Plotting with Bokeh#

Arviz has the option to use Bokeh as backend which offers interactive plots. Although most of the functions in the plot module work seamlessly with any backend, some advanced plots may require the use of backend specific features. In this guide, advanced plotting with Bokeh will be covered.

This page can be downloaded as a Jupyter notebook.

import arviz as az
import matplotlib.pyplot as plt
import numpy as np

az.style.use("arviz-doc")

# Confgure Bokeh as backend
az.rcParams["plot.backend"] = "bokeh"
az.output_notebook()
Loading BokehJS ...

Note

To display the plots as output in a Jupyter notebook, it’s required to call the function arviz.output_notebook() beforehand.

Customizing plots#

Using backend_kwargs#

The backend_kwargs argument can be very useful for some specific configuration. That is parameters available in bokeh:bokeh.plotting.figure.Figure. As the options available depends on the backend, this parameter is not as flexible as creating custom axes.

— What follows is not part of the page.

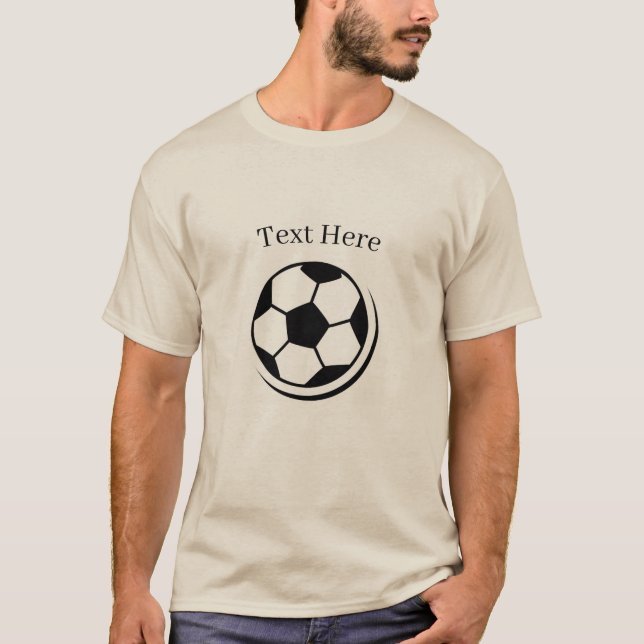 Text here Football image Sand Colour Basic Men's T-Shirt (Front)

As an example, the following code changes the color background and the plot width.

# load data
data = az.load_arviz_data('radon')
az.plot_posterior(
    data,
    var_names=["g"],
    backend_kwargs={"width": 350,
                    "background_fill_color": "#d3d0e3"});

The parameter show#

The parameter show is used to control whether the plot is displayed or not. This behavior can be useful when a plot will be displayed in a grid as the example in the following section.

Defining custom axes#

The ax argument of any plot function allows to use created axes manually. In the example, this parameter allows to arrange 2 different plots in a grid, set limit to the x axis and share the axes’ ranges between the two plots.

from bokeh.io import show
from bokeh.layouts import row
from bokeh.plotting import figure

# load data
observed_data = data.observed_data.y.to_numpy()
# create axes
f1 = figure(x_range=(observed_data.min() - 1, observed_data.max() + 1))
f2 = figure(x_range=f1.x_range, y_range=f1.y_range)
# plot
az.plot_ppc(data, group="prior", num_pp_samples=100, show=False, ax=f1)
az.plot_ppc(data, group="posterior", num_pp_samples=100, show=False, ax=f2)

az.show_layout([[f1], [f2]])

Note

arviz.show_layout() creates a bokeh layout and calls shows if show=True, which is the default value.

Extending ArviZ-Bokeh plots#

Arviz plot returns a Figure object, therefore different Bokeh plots can be added to a plot created using Arviz:

# load data
data = az.load_arviz_data('regression1d')
X = data.observed_data.y_dim_0.values
Y = data.observed_data.y.values
y_pp = data.posterior_predictive.y.values
# plot
f1 = figure(plot_width=600, plot_height=600, toolbar_location="below")
az.plot_hdi(X, y_pp, color="#b5a7b6", show=False, ax=f1)
f1.scatter(X, Y, marker="circle", fill_color="#0d7591")

show(f1)

Similarly, custom axes allow to display Arviz and Bokeh plots in the same grid. In this example, the plot in f1 has an Arviz plot extended with a Bokeh plot and f2 has a scatter created using Bokeh directly.

# load data
observed_data = data.observed_data.y.values
# create axes
f1 = figure(plot_width=400, plot_height=400, toolbar_location="below")
f2 = figure(plot_width=400, plot_height=400, toolbar_location="below")
# plot
az.plot_hdi(X, y_pp, color="#b5a7b6", show=False, ax=f1)
f1.line(X, y_pp.mean(axis=(0, 1)), color="black")
f2.scatter(X, Y, marker="circle", fill_color="#0d7591")

show(row(f1, f2))

Bokeh with Jupyter#

Note

In Juptyer notebooks, Arviz offers arviz.output_notebook() which is a wrapper over bokeh.io.output.output_notebook().

To use Bokeh with JupyterLab, JupyterLab and widgets, please refer to this user guide.

Server mode#

Note

In the examples above, bokeh is being used in Standalone mode. Bokeh can be also used to create interactive web applications. For more details see Running a Bokeh server.